Recensione Mantero – Don Chisciotte – 2014
by Roberto Giannini
Pubblicato all’inizio di questo 2014, il terzo album del cantautore genovese Andrea Mantero possiede tutte le caratteristiche per far discutere di se: infatti, fin dal titolo (Don Chisciotte) e dalle note di presentazione, si ha la sensazione che quello che ci si appresta ad ascoltare ed analizzare non sarà alcunchè di banale, ma un prodotto studiato a fondo, curato, omogeneo, diverso dai canoni autoriali ai quali siamo abituati da un po’ di tempo a questa parte. E, in effetti, già dai primi suoni, questa impressione viene suffragata. Don Chisciotte si presenta quale concept album, termine che sappiamo molto spesso accostato a lavori di stampo progressive, caratterizzati da suite o comunque impostazioni strutturali cervellotiche e complesse. In questo caso niente di tutto ciò: il termine concept è riferito sia al tema di fondo dell’album, che al filo conduttore intorno al quale questo tema gira, vale a dire la grande opera letteraria capolavoro di Miguel de Cervantes, vissuto e attivo a cavallo tra il ‘500 e il ‘600. L’adolescenza, è il tema sul quale Mantero si sofferma, la fase delicata della vita durante la quale si perde (o perlomeno si modifica la prospettiva) gradualmente la certezza di alcuni ideali che in fase fanciullesca risultano puri e incontaminati, e si scivola verso un’età adulta che molto spesso non viene completamente vissuta da tale. Don Chisciotte, citando l’autore, è un “viaggio nel tempo laddove l’adulto e il ragazzo si incrociano per analizzare rispettivamente, il proprio passato e il proprio futuro parlando lingue diverse ed essendo, a tutti i livelli, persone diverse pur portando lo stesso nome”. Un opera comunque “difficile”, che merita attenti ascolti, nella quale riferimenti e citazioni sono in alcuni passaggi palesi, in altri ben celati, quasi subliminali, all’interno di versi a tratti molto ricercati (il paragone col Battiato della fase centrale della sua carriera non è azzardato).

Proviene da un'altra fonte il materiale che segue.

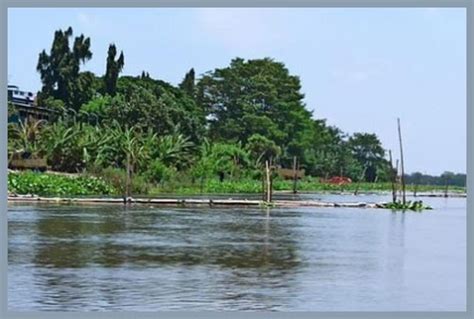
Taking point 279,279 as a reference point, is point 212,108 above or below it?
above

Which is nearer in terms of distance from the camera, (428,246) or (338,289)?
(338,289)

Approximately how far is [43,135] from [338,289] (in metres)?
2.50

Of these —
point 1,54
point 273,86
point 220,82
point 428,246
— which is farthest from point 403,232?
point 1,54

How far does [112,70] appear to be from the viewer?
211 inches

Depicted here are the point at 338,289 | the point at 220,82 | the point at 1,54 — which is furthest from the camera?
the point at 220,82

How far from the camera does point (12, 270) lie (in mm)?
4879

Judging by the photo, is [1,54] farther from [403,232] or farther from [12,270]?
[403,232]

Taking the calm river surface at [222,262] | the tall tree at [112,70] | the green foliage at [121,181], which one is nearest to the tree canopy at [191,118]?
the tall tree at [112,70]

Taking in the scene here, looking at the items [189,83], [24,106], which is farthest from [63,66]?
[189,83]

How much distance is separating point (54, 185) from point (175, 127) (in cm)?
189

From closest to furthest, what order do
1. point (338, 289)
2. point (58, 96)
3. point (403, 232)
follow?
point (338, 289) → point (58, 96) → point (403, 232)

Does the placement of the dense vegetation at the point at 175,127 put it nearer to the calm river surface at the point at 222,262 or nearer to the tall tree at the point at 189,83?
the tall tree at the point at 189,83

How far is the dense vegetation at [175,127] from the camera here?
18.4ft

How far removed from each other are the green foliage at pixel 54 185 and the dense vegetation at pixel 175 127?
163 mm
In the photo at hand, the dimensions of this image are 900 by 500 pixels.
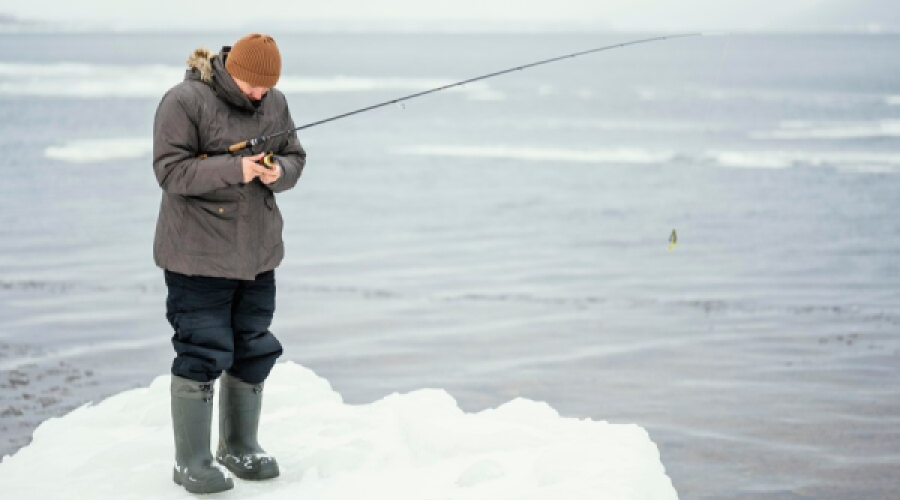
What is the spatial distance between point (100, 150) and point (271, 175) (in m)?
15.5

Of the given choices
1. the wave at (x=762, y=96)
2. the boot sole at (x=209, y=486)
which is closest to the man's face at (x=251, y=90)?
the boot sole at (x=209, y=486)

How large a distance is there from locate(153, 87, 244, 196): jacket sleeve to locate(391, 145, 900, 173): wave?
46.6 ft

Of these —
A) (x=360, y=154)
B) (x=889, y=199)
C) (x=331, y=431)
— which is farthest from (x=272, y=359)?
(x=360, y=154)

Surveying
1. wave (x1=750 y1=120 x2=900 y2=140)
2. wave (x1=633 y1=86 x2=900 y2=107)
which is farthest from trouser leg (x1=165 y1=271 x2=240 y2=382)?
wave (x1=633 y1=86 x2=900 y2=107)

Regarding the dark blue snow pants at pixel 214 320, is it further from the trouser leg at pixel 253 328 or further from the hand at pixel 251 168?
the hand at pixel 251 168

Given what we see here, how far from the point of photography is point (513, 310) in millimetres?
7930

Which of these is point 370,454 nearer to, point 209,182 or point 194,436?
point 194,436

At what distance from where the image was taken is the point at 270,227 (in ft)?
13.3

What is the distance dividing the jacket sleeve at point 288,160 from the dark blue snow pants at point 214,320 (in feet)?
1.10

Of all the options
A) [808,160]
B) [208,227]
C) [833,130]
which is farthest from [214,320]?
[833,130]

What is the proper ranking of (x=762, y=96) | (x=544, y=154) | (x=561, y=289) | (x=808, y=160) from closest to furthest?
1. (x=561, y=289)
2. (x=808, y=160)
3. (x=544, y=154)
4. (x=762, y=96)

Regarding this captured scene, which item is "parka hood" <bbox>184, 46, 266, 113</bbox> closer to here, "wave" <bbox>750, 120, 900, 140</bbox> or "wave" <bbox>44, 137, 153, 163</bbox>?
"wave" <bbox>44, 137, 153, 163</bbox>

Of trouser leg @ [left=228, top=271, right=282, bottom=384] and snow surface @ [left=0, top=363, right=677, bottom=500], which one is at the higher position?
trouser leg @ [left=228, top=271, right=282, bottom=384]

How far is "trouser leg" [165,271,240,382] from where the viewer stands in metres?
3.92
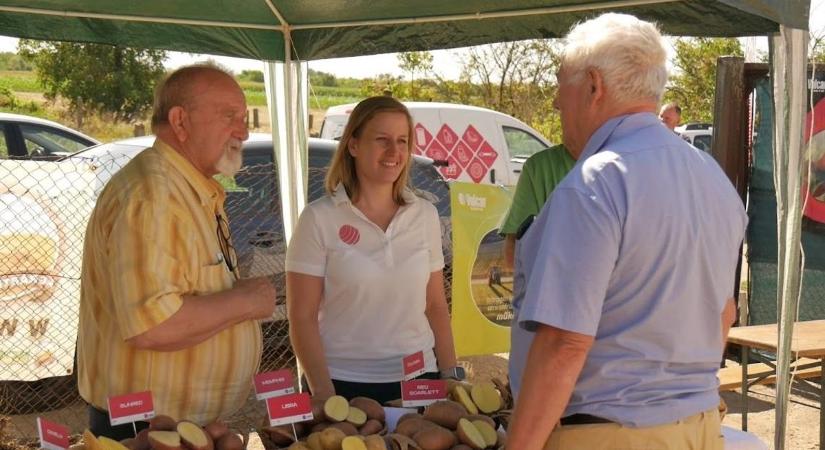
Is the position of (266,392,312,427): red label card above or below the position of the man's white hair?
below

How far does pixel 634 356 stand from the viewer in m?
1.90

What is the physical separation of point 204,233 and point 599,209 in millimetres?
1196

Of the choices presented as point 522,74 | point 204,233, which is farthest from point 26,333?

I tredici brani (tutti composti dall’autore tranne la rielaborazione della Wishlist di vedderiana memoria, Acqua di aprile del cantautore spagnolo Luis Pastor e Il risveglio composta dal chitarrista Andrea La Bruna) sono intramezzati da frammenti del film omonimo di Maurizio Scaparro del 1984.
Dal punto di vista prettamente musicale emerge fin dai primi ascolti un impressionante lavoro di arrangiamento (effettuato quasi esclusivamente dal fratello Mario Mantero, tastierista innamorato tanto del miglior prog quanto dai suoni di Canterbury) per cui non aspettatevi un disco strimpellato: infatti si possono apprezzare, immergendosi nell’ascolto, ottime melodie vocali (a partire dall’iniziale Dimmi, cosa inventi?), passaggi acustici di primo piano (ascoltare a proposito Il risveglio, introduzione al brano che dà il titolo all’album nel quale si evidenzia l’eccellente chitarra elettrica di influenza pinkfloydiana, suonata da Andrea La Bruna), tracce (ad esempio l’ottima Ronzinante) nelle quali l’essenziale ma efficace sezione ritmica (con il basso di Stefano Olivieri e la batteria ricostruita su sonorità e dinamiche “vere” dallo stesso Mario) innalza il groove generale rendendo fruibile l’opera anche ad ascoltatori più “rock oriented”. Sicuramente meritano menzioni speciali Vivo fuori, uno dei pezzi forti dell’album contraddistinto da tastiere mai ridondanti in primo piano, cosiccome Il duello, quasi dodici minuti di durata, un brano dalla lunghezza prog ma privo di inutili orpelli o strutture pretenziose. Altri episodi (ad esempio I mostri) raccolgono l’eredità di un certo cantautoriato autoctono (vengono in mente il primo Vecchioni o il compianto Pierangelo Bertoli) nel quale aleggia nel profondo la lezione di Fabrizio De Andrè, dalla quale nessun artista genovese può (volente o nolente) prescindere.
Un lavoro maturo e ben riuscito, quindi, apprezzabile sia nel complesso che parcellizzato sui singoli episodi, un lavoro che merita attenzione, e che ci auguriamo porti ad Andrea Mantero una serie di riscontri perlomeno tra gli addetti ai lavori, poichè su un’opera del genere non cali un ingiusto oblio.